A car accelerates uniformly from 18 km h to 36km h in 5 sec calculate acceleration and distance cover by car in that time
Answers
Change in Velocity = 36-18 = 18 km/h=5 m/s
Time= 5 Seconds
Acceleration = 5/5= 1 m/s2
Equation of motion,s=ut+(1/2)at2
u=18 km/h=5 m/s
t=5 s
a=1 m/s2
s= (5*5)+(1/2*1*5*5)
s=25+12.5 i.e., s=37.5 m
Hope you are clear with my explanations
Answer:
Explanation:
Solution,
Here, We have initial and final velocity and time taken.

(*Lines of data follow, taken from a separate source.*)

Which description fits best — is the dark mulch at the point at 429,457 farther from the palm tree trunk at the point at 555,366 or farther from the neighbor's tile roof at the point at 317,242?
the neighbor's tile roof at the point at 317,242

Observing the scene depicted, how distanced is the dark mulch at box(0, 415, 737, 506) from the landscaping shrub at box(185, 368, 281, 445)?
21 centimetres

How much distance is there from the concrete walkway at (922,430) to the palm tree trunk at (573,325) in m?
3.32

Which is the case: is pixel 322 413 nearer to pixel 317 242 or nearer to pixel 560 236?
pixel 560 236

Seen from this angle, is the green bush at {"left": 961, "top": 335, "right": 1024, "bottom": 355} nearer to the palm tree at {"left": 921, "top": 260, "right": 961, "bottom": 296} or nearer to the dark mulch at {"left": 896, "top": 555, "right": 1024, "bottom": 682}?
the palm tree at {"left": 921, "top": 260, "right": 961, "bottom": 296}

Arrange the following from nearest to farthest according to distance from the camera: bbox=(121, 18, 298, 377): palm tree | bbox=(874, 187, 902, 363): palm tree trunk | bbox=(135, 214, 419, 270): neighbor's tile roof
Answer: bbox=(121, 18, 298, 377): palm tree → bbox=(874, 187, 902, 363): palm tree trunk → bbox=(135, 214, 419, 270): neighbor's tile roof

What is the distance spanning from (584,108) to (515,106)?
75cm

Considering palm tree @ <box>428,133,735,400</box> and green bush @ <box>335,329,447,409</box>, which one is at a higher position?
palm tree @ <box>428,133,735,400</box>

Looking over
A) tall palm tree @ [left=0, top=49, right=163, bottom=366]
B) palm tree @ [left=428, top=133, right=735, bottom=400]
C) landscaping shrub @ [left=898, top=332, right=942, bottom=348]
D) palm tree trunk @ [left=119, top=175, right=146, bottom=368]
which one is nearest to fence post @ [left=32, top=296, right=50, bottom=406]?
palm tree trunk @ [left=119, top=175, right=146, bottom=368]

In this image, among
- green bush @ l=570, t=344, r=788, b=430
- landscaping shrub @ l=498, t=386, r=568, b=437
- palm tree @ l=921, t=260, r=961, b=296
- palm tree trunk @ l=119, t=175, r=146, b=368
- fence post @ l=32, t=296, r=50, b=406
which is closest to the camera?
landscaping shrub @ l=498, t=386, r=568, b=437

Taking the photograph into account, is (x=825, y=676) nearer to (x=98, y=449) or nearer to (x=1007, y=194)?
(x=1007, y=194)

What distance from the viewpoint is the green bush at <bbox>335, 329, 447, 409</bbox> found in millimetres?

Initial velocity, u is given as 18 km/h, So we have to convert it into m/s,
For that we have to multiply it with 5/18,
So, 18 × 5/18 = 5 m/s.
Similarly, the final velocity is given as 36 km/s.
So, 36 × 5/18 = 10 m/s.
Now, time taken is also given as 5 seconds,
Here, we have to find,
Acceleration and Distance covered.
According to the first equation of motion,
We know that,
v = u + at
So, putting all the values, we get
⇒ v = u + at
⇒ 10 = 5 + a × 5
⇒ 10 - 5 = 5a
⇒ 5 = 5a
⇒ 5/5 = a
⇒ a = 1 m/s².
Hence, the acceleration of the car is 1 m/s².
Now, we have to find the distance covered, s
According to the 3rd equation of motion,
we know that,
v² - u² = 2as
So, putting all the values again, we get
⇒ v² - u² = 2as
⇒ (10)² - (5)² = 2 × 1 × s
⇒ 100 - 25 = 2s
⇒ 75 = 2s
⇒ 75/2 = s
⇒ s = 37.5 m.
Hence, the distance covered by car is 37.5 m.